As I mentioned before, naïve eager refcounting can’t detect and free cyclical garbage (unreachable objects that hold references to each other). Here’s an example:

$a = new stdClass;
$b = new stdClass;
$a->prop = $b;
$b->prop = $a;

The two objects are unreachable — there’s no way to refer to them from PHP — but they will never be freed. They each have a refcount of 1, and the only way it could go to 0 is for the other object to be freed.

If we can detect such cycles, we can free them without introducing incorrect behavior. Going back to the two ways that PHP code can observe the runtime’s memory management:

  • “Correct” behavior (not freeing cycles) is that object destructors don’t run on cyclical garbage, so we can simply skip destructors while freeing cycles.

  • It’s impossible to observe array copy-on-write effects as shown above, because cyclical garbage is unreachable by definition.

With the cycle collector, we avoided the root-finding problem that we had with the string collector, because everything still had accurate refcounts. We could just look at references among heap allocations — not considering any references into the heap from outside it — and infer which ones were reachable and which weren’t. Here’s a sketch of the algorithm:

  1. Iterate over every array and object in the heap. For each one, trace its internal references (all values in an array, all properties in an object) and decrement the refcount of each of them.

  2. At this point, anything in the heap that still has a refcount greater than zero must have a reference to it from outside the heap, because its refcount has been decremented by one for each reference to it from within the heap. These allocations form an inferred root set.

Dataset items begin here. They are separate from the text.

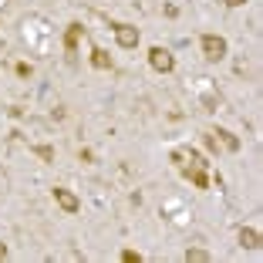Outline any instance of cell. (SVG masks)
<instances>
[{"instance_id": "1", "label": "cell", "mask_w": 263, "mask_h": 263, "mask_svg": "<svg viewBox=\"0 0 263 263\" xmlns=\"http://www.w3.org/2000/svg\"><path fill=\"white\" fill-rule=\"evenodd\" d=\"M172 162L182 169V176L193 182L196 189H209V176H206V159L196 148H172Z\"/></svg>"}, {"instance_id": "2", "label": "cell", "mask_w": 263, "mask_h": 263, "mask_svg": "<svg viewBox=\"0 0 263 263\" xmlns=\"http://www.w3.org/2000/svg\"><path fill=\"white\" fill-rule=\"evenodd\" d=\"M199 47H202V58L206 61H223L226 58V37H219V34H202Z\"/></svg>"}, {"instance_id": "3", "label": "cell", "mask_w": 263, "mask_h": 263, "mask_svg": "<svg viewBox=\"0 0 263 263\" xmlns=\"http://www.w3.org/2000/svg\"><path fill=\"white\" fill-rule=\"evenodd\" d=\"M148 64H152L155 71H162V74H169V71L176 68V58H172V51H169V47L155 44V47H148Z\"/></svg>"}, {"instance_id": "4", "label": "cell", "mask_w": 263, "mask_h": 263, "mask_svg": "<svg viewBox=\"0 0 263 263\" xmlns=\"http://www.w3.org/2000/svg\"><path fill=\"white\" fill-rule=\"evenodd\" d=\"M51 196H54V202L68 213V216H74L78 209H81V199H78L71 189H64V186H54V189H51Z\"/></svg>"}, {"instance_id": "5", "label": "cell", "mask_w": 263, "mask_h": 263, "mask_svg": "<svg viewBox=\"0 0 263 263\" xmlns=\"http://www.w3.org/2000/svg\"><path fill=\"white\" fill-rule=\"evenodd\" d=\"M111 31H115L118 47H125V51H132V47L139 44V27H132V24H115Z\"/></svg>"}, {"instance_id": "6", "label": "cell", "mask_w": 263, "mask_h": 263, "mask_svg": "<svg viewBox=\"0 0 263 263\" xmlns=\"http://www.w3.org/2000/svg\"><path fill=\"white\" fill-rule=\"evenodd\" d=\"M85 37V27L81 24H68V31H64V51L68 54H74L78 51V41Z\"/></svg>"}, {"instance_id": "7", "label": "cell", "mask_w": 263, "mask_h": 263, "mask_svg": "<svg viewBox=\"0 0 263 263\" xmlns=\"http://www.w3.org/2000/svg\"><path fill=\"white\" fill-rule=\"evenodd\" d=\"M240 243H243V250H260V233L256 230H250V226H243L240 230Z\"/></svg>"}, {"instance_id": "8", "label": "cell", "mask_w": 263, "mask_h": 263, "mask_svg": "<svg viewBox=\"0 0 263 263\" xmlns=\"http://www.w3.org/2000/svg\"><path fill=\"white\" fill-rule=\"evenodd\" d=\"M213 135H219V142H223V145L230 148V152H240V139H236L233 132H226V128H216Z\"/></svg>"}, {"instance_id": "9", "label": "cell", "mask_w": 263, "mask_h": 263, "mask_svg": "<svg viewBox=\"0 0 263 263\" xmlns=\"http://www.w3.org/2000/svg\"><path fill=\"white\" fill-rule=\"evenodd\" d=\"M213 256H209V250H202V247H189L186 250V263H209Z\"/></svg>"}, {"instance_id": "10", "label": "cell", "mask_w": 263, "mask_h": 263, "mask_svg": "<svg viewBox=\"0 0 263 263\" xmlns=\"http://www.w3.org/2000/svg\"><path fill=\"white\" fill-rule=\"evenodd\" d=\"M91 68H98V71H108L111 68V58L101 51V47H95L91 51Z\"/></svg>"}, {"instance_id": "11", "label": "cell", "mask_w": 263, "mask_h": 263, "mask_svg": "<svg viewBox=\"0 0 263 263\" xmlns=\"http://www.w3.org/2000/svg\"><path fill=\"white\" fill-rule=\"evenodd\" d=\"M31 152L37 155V159H44V162H54V148L51 145H31Z\"/></svg>"}, {"instance_id": "12", "label": "cell", "mask_w": 263, "mask_h": 263, "mask_svg": "<svg viewBox=\"0 0 263 263\" xmlns=\"http://www.w3.org/2000/svg\"><path fill=\"white\" fill-rule=\"evenodd\" d=\"M122 260L125 263H142V253H135V250H122Z\"/></svg>"}, {"instance_id": "13", "label": "cell", "mask_w": 263, "mask_h": 263, "mask_svg": "<svg viewBox=\"0 0 263 263\" xmlns=\"http://www.w3.org/2000/svg\"><path fill=\"white\" fill-rule=\"evenodd\" d=\"M14 71H17L21 78H31V74H34V68H31V64H24V61H21V64H14Z\"/></svg>"}, {"instance_id": "14", "label": "cell", "mask_w": 263, "mask_h": 263, "mask_svg": "<svg viewBox=\"0 0 263 263\" xmlns=\"http://www.w3.org/2000/svg\"><path fill=\"white\" fill-rule=\"evenodd\" d=\"M202 142H206V148H209V152H216V135H206Z\"/></svg>"}, {"instance_id": "15", "label": "cell", "mask_w": 263, "mask_h": 263, "mask_svg": "<svg viewBox=\"0 0 263 263\" xmlns=\"http://www.w3.org/2000/svg\"><path fill=\"white\" fill-rule=\"evenodd\" d=\"M226 7H243V4H247V0H223Z\"/></svg>"}, {"instance_id": "16", "label": "cell", "mask_w": 263, "mask_h": 263, "mask_svg": "<svg viewBox=\"0 0 263 263\" xmlns=\"http://www.w3.org/2000/svg\"><path fill=\"white\" fill-rule=\"evenodd\" d=\"M4 256H7V247H4V243H0V260H4Z\"/></svg>"}]
</instances>
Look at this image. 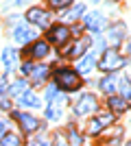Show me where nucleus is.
<instances>
[{
  "label": "nucleus",
  "instance_id": "f257e3e1",
  "mask_svg": "<svg viewBox=\"0 0 131 146\" xmlns=\"http://www.w3.org/2000/svg\"><path fill=\"white\" fill-rule=\"evenodd\" d=\"M55 81H57V85L61 87V90H66V92L79 90V87L83 85L81 76H79L76 72H72V70H57L55 72Z\"/></svg>",
  "mask_w": 131,
  "mask_h": 146
},
{
  "label": "nucleus",
  "instance_id": "f03ea898",
  "mask_svg": "<svg viewBox=\"0 0 131 146\" xmlns=\"http://www.w3.org/2000/svg\"><path fill=\"white\" fill-rule=\"evenodd\" d=\"M122 66H125V59L112 48L105 50L103 57H100V61H98V68L103 72H114V70H118V68H122Z\"/></svg>",
  "mask_w": 131,
  "mask_h": 146
},
{
  "label": "nucleus",
  "instance_id": "7ed1b4c3",
  "mask_svg": "<svg viewBox=\"0 0 131 146\" xmlns=\"http://www.w3.org/2000/svg\"><path fill=\"white\" fill-rule=\"evenodd\" d=\"M96 107H98L96 98H94L92 94H83V96L79 98V103L74 105V113L76 116H87V113H94Z\"/></svg>",
  "mask_w": 131,
  "mask_h": 146
},
{
  "label": "nucleus",
  "instance_id": "20e7f679",
  "mask_svg": "<svg viewBox=\"0 0 131 146\" xmlns=\"http://www.w3.org/2000/svg\"><path fill=\"white\" fill-rule=\"evenodd\" d=\"M70 33L72 31L68 29V26H63V24H57V26H53V29L48 31V39L55 46H59L61 48L63 44H68V39H70Z\"/></svg>",
  "mask_w": 131,
  "mask_h": 146
},
{
  "label": "nucleus",
  "instance_id": "39448f33",
  "mask_svg": "<svg viewBox=\"0 0 131 146\" xmlns=\"http://www.w3.org/2000/svg\"><path fill=\"white\" fill-rule=\"evenodd\" d=\"M11 116L20 122V127H22L24 133H33V131H37V129H39V120L35 116H31V113H15V111H13Z\"/></svg>",
  "mask_w": 131,
  "mask_h": 146
},
{
  "label": "nucleus",
  "instance_id": "423d86ee",
  "mask_svg": "<svg viewBox=\"0 0 131 146\" xmlns=\"http://www.w3.org/2000/svg\"><path fill=\"white\" fill-rule=\"evenodd\" d=\"M63 100H66V98H63L61 94H55V96L50 98V105L46 107V118H48V120H57V118H61Z\"/></svg>",
  "mask_w": 131,
  "mask_h": 146
},
{
  "label": "nucleus",
  "instance_id": "0eeeda50",
  "mask_svg": "<svg viewBox=\"0 0 131 146\" xmlns=\"http://www.w3.org/2000/svg\"><path fill=\"white\" fill-rule=\"evenodd\" d=\"M26 20L33 22V24H37V26H48V13L44 11V9H39V7L29 9L26 11Z\"/></svg>",
  "mask_w": 131,
  "mask_h": 146
},
{
  "label": "nucleus",
  "instance_id": "6e6552de",
  "mask_svg": "<svg viewBox=\"0 0 131 146\" xmlns=\"http://www.w3.org/2000/svg\"><path fill=\"white\" fill-rule=\"evenodd\" d=\"M48 55V44L46 42H35L31 48H24V57H33V59H44Z\"/></svg>",
  "mask_w": 131,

  3. Put the inferred root set into a queue. Iterate over the queue; for each allocation in it, add each allocation it references to the queue and increment its refcount. This reconstructs their original refcounts, which we decremented in step 1.

  4. Free everything that still has zero refcount; it wasn’t reachable from the inferred root set.

So really, the algorithm isn’t specifically looking for cycles at all. All it’s doing is calculating reachability and then freeing unreachable memory. It just so happens that the only way to produce unreachable, unfreed memory with PHP code is to create a cycle.

It turned out that Facebook’s PHP codebase simply doesn’t produce much cyclical garbage. The majority of it comes from a handful of places in the code, and from a small number of very large cyclical structures. When their memory usage gets to be problematic, it’s easiest just to break the cycle by modifying the PHP code. That being the case, it’s simply not cost-effective to have a cycle collector constantly operating on production web servers. The idea is to use it as an on-demand cycle detector (so PHP developers can find cycles to break), and as a collector in long-running scripts.

The cycle collector is checked in (src/runtime/vm/backup_gc.cpp), but currently disabled due to bugs. We are aiming to fix it in the near future.